UK Publisher: Hodder
Genre: Historical fantasy, high fantasy, YA
Mariko has always known that being a woman means she’s not in control of her own fate. But Mariko is the daughter of a prominent samurai and a cunning alchemist in her own right, and she refuses to be ignored. When she is ambushed by a group of bandits known as the Black Clan enroute to a political marriage to Minamoto Raiden – the emperor’s son – Mariko realises she has two choices: she can wait to be rescued… or she can take matters into her own hands, hunt down the clan and find the person who wants her dead.
Disguising herself as a peasant boy, Mariko infiltrates the Black Clan’s hideout and befriends their leader, the rebel ronin Ranmaru, and his second-in-command, Okami. Ranmaru and Okami warm to Mariko, impressed by her intellect and ingenuity. But as Mariko gets closer to the Black Clan, she uncovers a dark history of secrets that will force her to question everything she’s ever known.
I’ve been struggling to find my rhythm with books recently, and started about three before settling on this one, but when I did I bombed through it. It’s easy to read, the characters are engaging, and there’s plenty of plot without it being too dense or laboured. It’s a little like Mulan meets Robin Hood, complete with a dude being attracted to the girl-disguised-as-a-boy and being unable to explain why the new lad makes him feel all funny.
Whilst it is a fantasy, this first book is actually fairly fantasy-light. There are small mentions of magic, of monsters in the forest, deadly trees, and Okami’s special abilities, but for the majority of the book these are described as almost set-dressing. The focus is more on Mariko’s personal development and the political struggle which brought the characters to this point. There is no legendary ‘chosen one’, no battle between monsters and humans, no apocalypse. The fantasy elements are flavouring in this book – I wonder if they will be explored further in book two.
As this is a duology, there is a sense by the end of the book that you are in the middle of the story – the tension actually reaches its highest point by the time the book ends, and whilst some issues are resolved, many are not. In some cases, the resolutions have created more storylines and questions which need to be addressed, but I have a lot of faith that Ahdieh will do this.

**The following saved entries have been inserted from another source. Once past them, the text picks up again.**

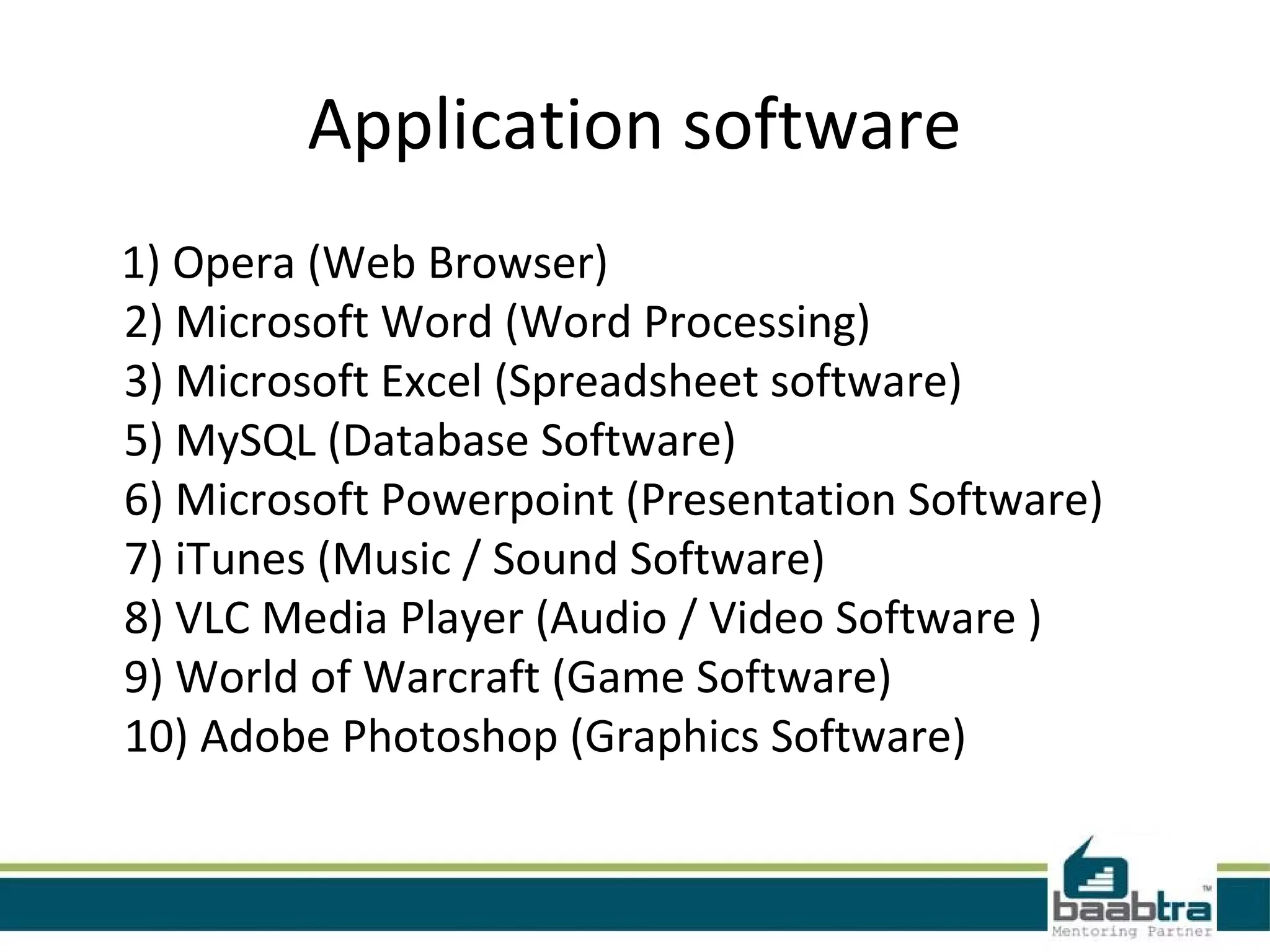 Application software

1) Opera (Web Browser)
2) Microsoft Word (Word Processing)
3) Microsoft Excel (Spreadsheet software)
5) MySQL (Database Software)
6) Microsoft Powerpoint (Presentation Software)
7) iTunes (Music / Sound Software)
8) VLC Media Player (Audio / Video Software )
9) World of Warcraft (Game Software)
10) Adobe Photoshop (Graphics Software)

baabtra™
Mentoring Partner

She seems to be a conscientious author, and I can see from her catalogue that she is well-versed in writing historical fiction. She certainly seems to have the terminology and tone of the fantasy down – I’m unclear if the world is actually supposed to be Japan, or inspired by the country (as with Empress Of All Seasons, Girls of Paper and Fire, The Priory of the Orange Tree, and The Poppy War did with their respective geographical grounding), but at no point do you question the world and the locations. I think part of the strength is that she does not try to be too ambitious with her world – she keeps the locations and plot tight, which allow for it to feel very streamlined and gives time for plenty of character development whilst not feeling like anything is being glossed over.
I also really like the exploration of the treatment of women in society, although this is done with a much lighter hand than perhaps other books. Perhaps this is because Mariko spends the majority of the book outside of normal society, in hiding, all her reflections on how she is restricted by societal expectations of gender are reserved to memories of how she was treated, rather than us seeing it evidenced directly. It might also be because Mariko is the only major female character in the book. Yumi is not introduced until halfway through, and is situated away from the majority of the narrative, and Amaya is reduced to a handful of lines and couple of longing thoughts from Kenshin.

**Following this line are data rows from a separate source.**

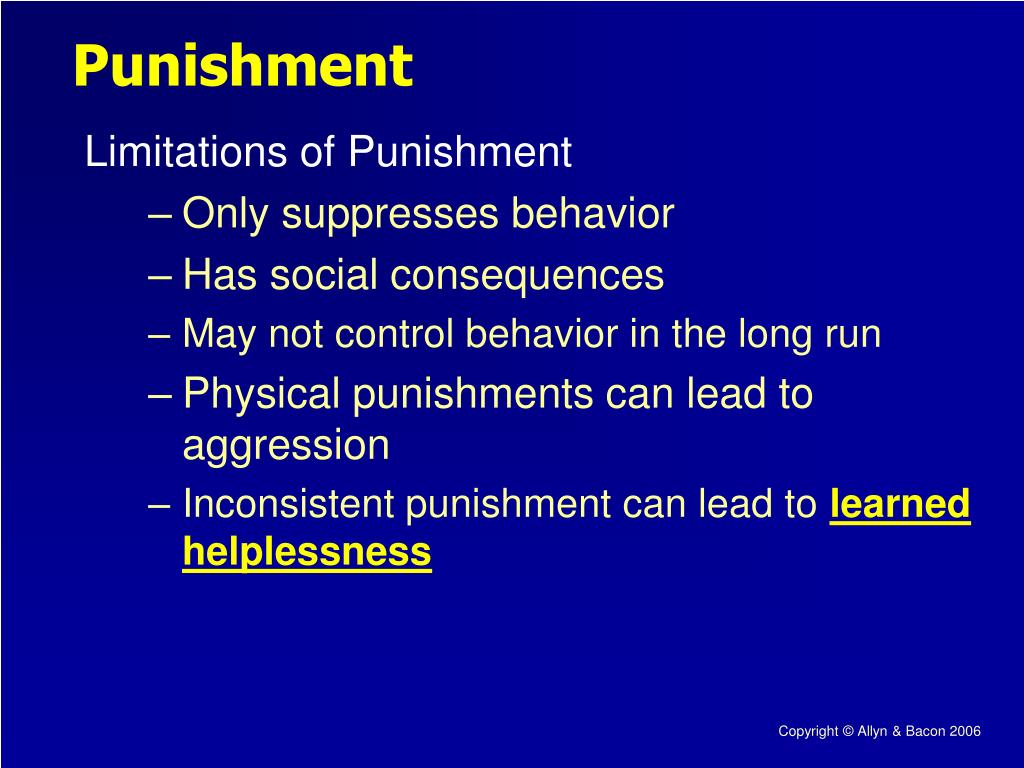 Punishment

Limitations of Punishment

– Only suppresses behavior

– Has social consequences

– May not control behavior in the long run

– Physical punishments can lead to aggression

– Inconsistent punishment can lead to learned helplessness

Copyright © Allyn & Bacon 2006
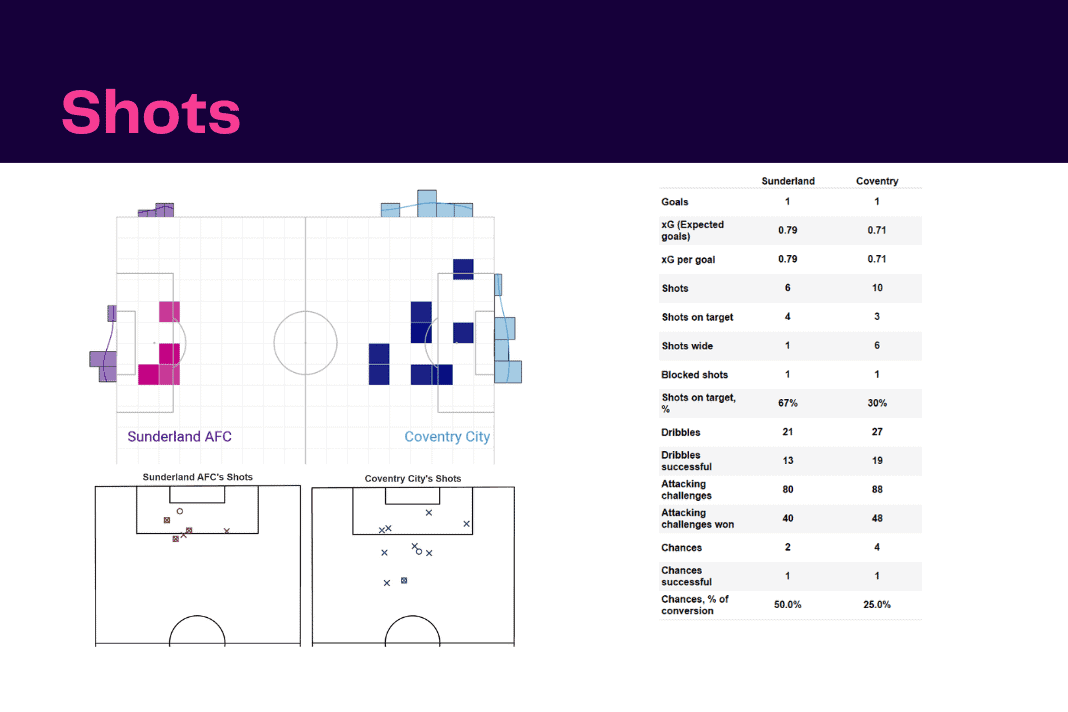 Shots

Sunderland AFC

Coventry City

Sunderland AFC's Shots

Coventry City's Shots

| | Sunderland | Coventry |
|---|---|---|
| Goals | 1 | 1 |
| xG (Expected goals) | 0.79 | 0.71 |
| xG per goal | 0.79 | 0.71 |
| Shots | 6 | 10 |
| Shots on target | 4 | 3 |
| Shots wide | 1 | 6 |
| Blocked shots | 1 | 1 |
| Shots on target, % | 67% | 30% |
| Dribbles | 21 | 27 |
| Dribbles successful | 13 | 19 |
| Attacking challenges | 80 | 88 |
| Attacking challenges won | 40 | 48 |
| Chances | 2 | 4 |
| Chances successful | 1 | 1 |
| Chances, % of conversion | 50.0% | 25.0% |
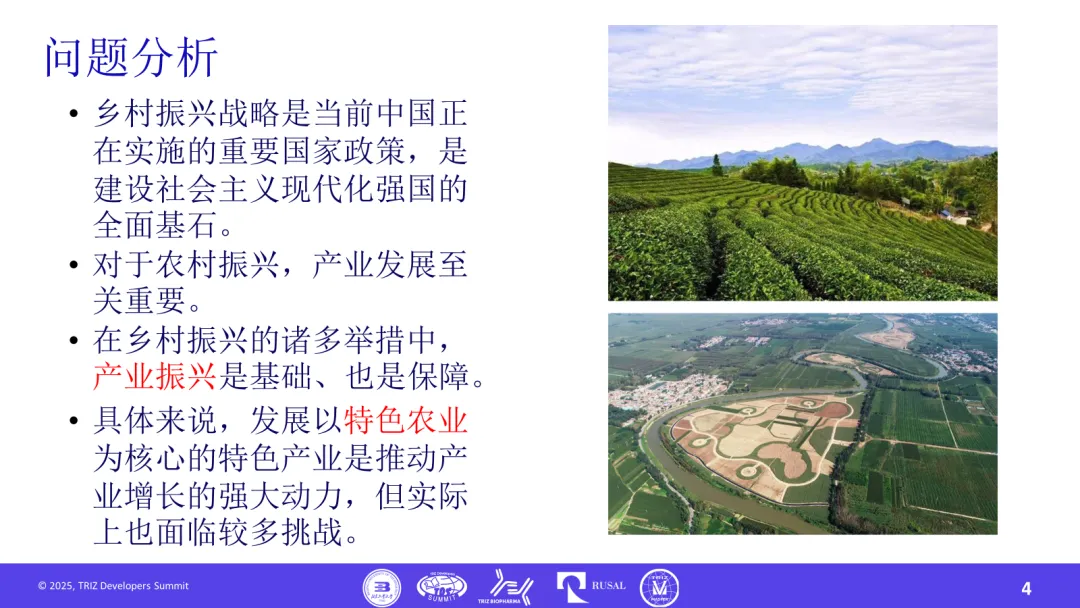 问题分析

• 乡村振兴战略是当前中国正在实施的重要国家政策，是建设社会主义现代化强国的全面基石。
• 对于农村振兴，产业发展至关重要。
• 在乡村振兴的诸多举措中，产业振兴是基础、也是保障。
• 具体来说，发展以特色农业为核心的特色产业是推动产业增长的强大动力，但实际上也面临较多挑战。

© 2025, TRIZ Developers Summit

SUMMIT

TRIZ BIOPHARMA

RUSAL

4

Whilst I understand the set up of the plot – like Mulan – does not easily allow women to be involved in the action, hence the need for Mariko’s disguise, I hope that in the sequel we may see more women as part of the narrative to fully emphasise the message Ahdieh is putting forwards. Without other women for contrast, the point falls a little flat. I did enjoy the book, however, and it was only something I realised later, on reflection, rather than anything which hampered my enjoyment of the narrative. The seeds are set for other female narrators in the second book, however, so this may change as the story develops and broadens its scope.
I have the sequel as an ebook all ready to go, I can’t wait to see what it holds.
- Robin Hood meets Mulan, with bandits living in a forest, a bit of gender-disguise, and a bandit becoming confused about his feelings to the new boy – many tropes for which I am utterly weak.
- I like that Mariko is not an easy character, and things do not come easily to her – most notably her social skills. She is abrasive and rude, and spends too much time thinking rather than acting.
- I would have liked to have had Okami’s narrative arrive sooner in the book, because his perspective really gave us an alternative view on Mariko – until then we only have her personal view of herself.
- The tension is ramped up with book 1, I’m looking forward to book 2.
Rating: 4/5 – I did bomb through it, but as always I will balance my final verdict once I have read the complete series.